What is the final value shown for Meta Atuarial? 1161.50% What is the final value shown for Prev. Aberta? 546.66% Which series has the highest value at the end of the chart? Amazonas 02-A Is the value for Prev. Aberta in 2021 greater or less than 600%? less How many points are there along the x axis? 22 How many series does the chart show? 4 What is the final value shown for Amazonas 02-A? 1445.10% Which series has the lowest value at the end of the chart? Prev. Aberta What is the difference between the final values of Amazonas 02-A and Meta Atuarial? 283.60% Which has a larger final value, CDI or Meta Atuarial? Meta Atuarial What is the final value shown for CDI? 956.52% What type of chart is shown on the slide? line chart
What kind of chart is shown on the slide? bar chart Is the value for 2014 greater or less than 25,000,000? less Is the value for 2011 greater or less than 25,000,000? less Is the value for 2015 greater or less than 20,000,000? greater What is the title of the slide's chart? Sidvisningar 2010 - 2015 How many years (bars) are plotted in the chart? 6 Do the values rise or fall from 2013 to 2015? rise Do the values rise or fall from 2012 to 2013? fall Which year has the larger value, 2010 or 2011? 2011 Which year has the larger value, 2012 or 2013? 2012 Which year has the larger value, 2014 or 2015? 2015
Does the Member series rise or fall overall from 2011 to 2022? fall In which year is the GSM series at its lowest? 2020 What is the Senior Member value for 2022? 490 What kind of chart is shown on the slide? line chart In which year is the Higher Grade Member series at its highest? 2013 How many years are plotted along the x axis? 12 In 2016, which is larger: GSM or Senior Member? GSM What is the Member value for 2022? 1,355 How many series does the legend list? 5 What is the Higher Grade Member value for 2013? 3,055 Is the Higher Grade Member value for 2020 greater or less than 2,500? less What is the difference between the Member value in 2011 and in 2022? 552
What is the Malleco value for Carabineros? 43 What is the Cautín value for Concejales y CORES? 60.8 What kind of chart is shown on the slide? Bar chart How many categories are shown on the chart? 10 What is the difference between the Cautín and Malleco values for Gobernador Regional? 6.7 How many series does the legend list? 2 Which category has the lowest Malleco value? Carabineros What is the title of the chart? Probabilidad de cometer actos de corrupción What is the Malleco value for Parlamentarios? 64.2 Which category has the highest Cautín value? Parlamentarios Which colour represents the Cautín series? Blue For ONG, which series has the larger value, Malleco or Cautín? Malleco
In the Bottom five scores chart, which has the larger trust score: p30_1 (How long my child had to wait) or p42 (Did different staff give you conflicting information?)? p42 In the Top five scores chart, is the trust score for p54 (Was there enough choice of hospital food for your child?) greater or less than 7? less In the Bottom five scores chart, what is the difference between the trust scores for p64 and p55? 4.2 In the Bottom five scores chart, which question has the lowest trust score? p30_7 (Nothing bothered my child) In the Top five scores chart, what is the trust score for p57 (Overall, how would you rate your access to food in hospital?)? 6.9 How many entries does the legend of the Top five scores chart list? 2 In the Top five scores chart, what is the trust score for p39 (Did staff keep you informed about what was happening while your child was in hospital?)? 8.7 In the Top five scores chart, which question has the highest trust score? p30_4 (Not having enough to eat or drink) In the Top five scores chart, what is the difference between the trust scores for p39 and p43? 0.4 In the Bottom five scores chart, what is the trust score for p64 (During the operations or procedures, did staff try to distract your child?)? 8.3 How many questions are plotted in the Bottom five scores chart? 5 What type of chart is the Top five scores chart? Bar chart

• **DESCRIPTION OF THE TASK**: Reproduce all five records above word for word, keeping each line whole and in its original order.

• **REPLY**:
What is the final value shown for Meta Atuarial? 1161.50% What is the final value shown for Prev. Aberta? 546.66% Which series has the highest value at the end of the chart? Amazonas 02-A Is the value for Prev. Aberta in 2021 greater or less than 600%? less How many points are there along the x axis? 22 How many series does the chart show? 4 What is the final value shown for Amazonas 02-A? 1445.10% Which series has the lowest value at the end of the chart? Prev. Aberta What is the difference between the final values of Amazonas 02-A and Meta Atuarial? 283.60% Which has a larger final value, CDI or Meta Atuarial? Meta Atuarial What is the final value shown for CDI? 956.52% What type of chart is shown on the slide? line chart
What kind of chart is shown on the slide? bar chart Is the value for 2014 greater or less than 25,000,000? less Is the value for 2011 greater or less than 25,000,000? less Is the value for 2015 greater or less than 20,000,000? greater What is the title of the slide's chart? Sidvisningar 2010 - 2015 How many years (bars) are plotted in the chart? 6 Do the values rise or fall from 2013 to 2015? rise Do the values rise or fall from 2012 to 2013? fall Which year has the larger value, 2010 or 2011? 2011 Which year has the larger value, 2012 or 2013? 2012 Which year has the larger value, 2014 or 2015? 2015
Does the Member series rise or fall overall from 2011 to 2022? fall In which year is the GSM series at its lowest? 2020 What is the Senior Member value for 2022? 490 What kind of chart is shown on the slide? line chart In which year is the Higher Grade Member series at its highest? 2013 How many years are plotted along the x axis? 12 In 2016, which is larger: GSM or Senior Member? GSM What is the Member value for 2022? 1,355 How many series does the legend list? 5 What is the Higher Grade Member value for 2013? 3,055 Is the Higher Grade Member value for 2020 greater or less than 2,500? less What is the difference between the Member value in 2011 and in 2022? 552
What is the Malleco value for Carabineros? 43 What is the Cautín value for Concejales y CORES? 60.8 What kind of chart is shown on the slide? Bar chart How many categories are shown on the chart? 10 What is the difference between the Cautín and Malleco values for Gobernador Regional? 6.7 How many series does the legend list? 2 Which category has the lowest Malleco value? Carabineros What is the title of the chart? Probabilidad de cometer actos de corrupción What is the Malleco value for Parlamentarios? 64.2 Which category has the highest Cautín value? Parlamentarios Which colour represents the Cautín series? Blue For ONG, which series has the larger value, Malleco or Cautín? Malleco
In the Bottom five scores chart, which has the larger trust score: p30_1 (How long my child had to wait) or p42 (Did different staff give you conflicting information?)? p42 In the Top five scores chart, is the trust score for p54 (Was there enough choice of hospital food for your child?) greater or less than 7? less In the Bottom five scores chart, what is the difference between the trust scores for p64 and p55? 4.2 In the Bottom five scores chart, which question has the lowest trust score? p30_7 (Nothing bothered my child) In the Top five scores chart, what is the trust score for p57 (Overall, how would you rate your access to food in hospital?)? 6.9 How many entries does the legend of the Top five scores chart list? 2 In the Top five scores chart, what is the trust score for p39 (Did staff keep you informed about what was happening while your child was in hospital?)? 8.7 In the Top five scores chart, which question has the highest trust score? p30_4 (Not having enough to eat or drink) In the Top five scores chart, what is the difference between the trust scores for p39 and p43? 0.4 In the Bottom five scores chart, what is the trust score for p64 (During the operations or procedures, did staff try to distract your child?)? 8.3 How many questions are plotted in the Bottom five scores chart? 5 What type of chart is the Top five scores chart? Bar chart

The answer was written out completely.